What the task asks
An exact copy of every record is required.

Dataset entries
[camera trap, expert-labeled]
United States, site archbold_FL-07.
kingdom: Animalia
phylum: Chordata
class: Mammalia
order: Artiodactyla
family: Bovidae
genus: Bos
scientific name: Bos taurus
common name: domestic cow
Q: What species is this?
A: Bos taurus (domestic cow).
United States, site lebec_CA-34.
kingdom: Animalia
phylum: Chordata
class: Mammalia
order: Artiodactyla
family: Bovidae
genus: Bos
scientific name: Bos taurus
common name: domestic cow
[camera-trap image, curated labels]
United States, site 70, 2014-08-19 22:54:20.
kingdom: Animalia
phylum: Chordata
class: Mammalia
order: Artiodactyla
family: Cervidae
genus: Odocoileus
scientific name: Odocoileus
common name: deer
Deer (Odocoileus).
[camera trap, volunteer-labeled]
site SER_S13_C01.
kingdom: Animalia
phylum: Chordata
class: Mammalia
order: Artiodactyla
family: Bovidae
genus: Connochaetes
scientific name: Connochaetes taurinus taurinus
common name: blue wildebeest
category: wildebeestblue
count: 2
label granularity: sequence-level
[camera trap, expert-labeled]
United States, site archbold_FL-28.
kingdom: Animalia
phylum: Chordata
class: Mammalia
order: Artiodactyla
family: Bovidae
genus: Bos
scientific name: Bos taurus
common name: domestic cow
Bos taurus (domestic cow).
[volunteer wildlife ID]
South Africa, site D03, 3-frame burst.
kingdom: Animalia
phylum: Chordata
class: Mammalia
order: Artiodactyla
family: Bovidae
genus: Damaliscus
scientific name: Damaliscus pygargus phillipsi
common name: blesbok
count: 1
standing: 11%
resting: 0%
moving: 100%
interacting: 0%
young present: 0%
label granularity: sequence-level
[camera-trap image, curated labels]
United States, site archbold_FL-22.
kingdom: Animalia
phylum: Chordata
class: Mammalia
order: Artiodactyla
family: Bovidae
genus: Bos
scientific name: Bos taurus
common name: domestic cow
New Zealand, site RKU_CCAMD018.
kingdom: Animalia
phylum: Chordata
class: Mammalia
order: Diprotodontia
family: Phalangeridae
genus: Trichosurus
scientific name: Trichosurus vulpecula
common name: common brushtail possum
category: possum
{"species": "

Answer to the problem
[camera trap, expert-labeled]
United States, site archbold_FL-07.
kingdom: Animalia
phylum: Chordata
class: Mammalia
order: Artiodactyla
family: Bovidae
genus: Bos
scientific name: Bos taurus
common name: domestic cow
Q: What species is this?
A: Bos taurus (domestic cow).
United States, site lebec_CA-34.
kingdom: Animalia
phylum: Chordata
class: Mammalia
order: Artiodactyla
family: Bovidae
genus: Bos
scientific name: Bos taurus
common name: domestic cow
[camera-trap image, curated labels]
United States, site 70, 2014-08-19 22:54:20.
kingdom: Animalia
phylum: Chordata
class: Mammalia
order: Artiodactyla
family: Cervidae
genus: Odocoileus
scientific name: Odocoileus
common name: deer
Deer (Odocoileus).
[camera trap, volunteer-labeled]
site SER_S13_C01.
kingdom: Animalia
phylum: Chordata
class: Mammalia
order: Artiodactyla
family: Bovidae
genus: Connochaetes
scientific name: Connochaetes taurinus taurinus
common name: blue wildebeest
category: wildebeestblue
count: 2
label granularity: sequence-level
[camera trap, expert-labeled]
United States, site archbold_FL-28.
kingdom: Animalia
phylum: Chordata
class: Mammalia
order: Artiodactyla
family: Bovidae
genus: Bos
scientific name: Bos taurus
common name: domestic cow
Bos taurus (domestic cow).
[volunteer wildlife ID]
South Africa, site D03, 3-frame burst.
kingdom: Animalia
phylum: Chordata
class: Mammalia
order: Artiodactyla
family: Bovidae
genus: Damaliscus
scientific name: Damaliscus pygargus phillipsi
common name: blesbok
count: 1
standing: 11%
resting: 0%
moving: 100%
interacting: 0%
young present: 0%
label granularity: sequence-level
[camera-trap image, curated labels]
United States, site archbold_FL-22.
kingdom: Animalia
phylum: Chordata
class: Mammalia
order: Artiodactyla
family: Bovidae
genus: Bos
scientific name: Bos taurus
common name: domestic cow
New Zealand, site RKU_CCAMD018.
kingdom: Animalia
phylum: Chordata
class: Mammalia
order: Diprotodontia
family: Phalangeridae
genus: Trichosurus
scientific name: Trichosurus vulpecula
common name: common brushtail possum
category: possum
{"species": "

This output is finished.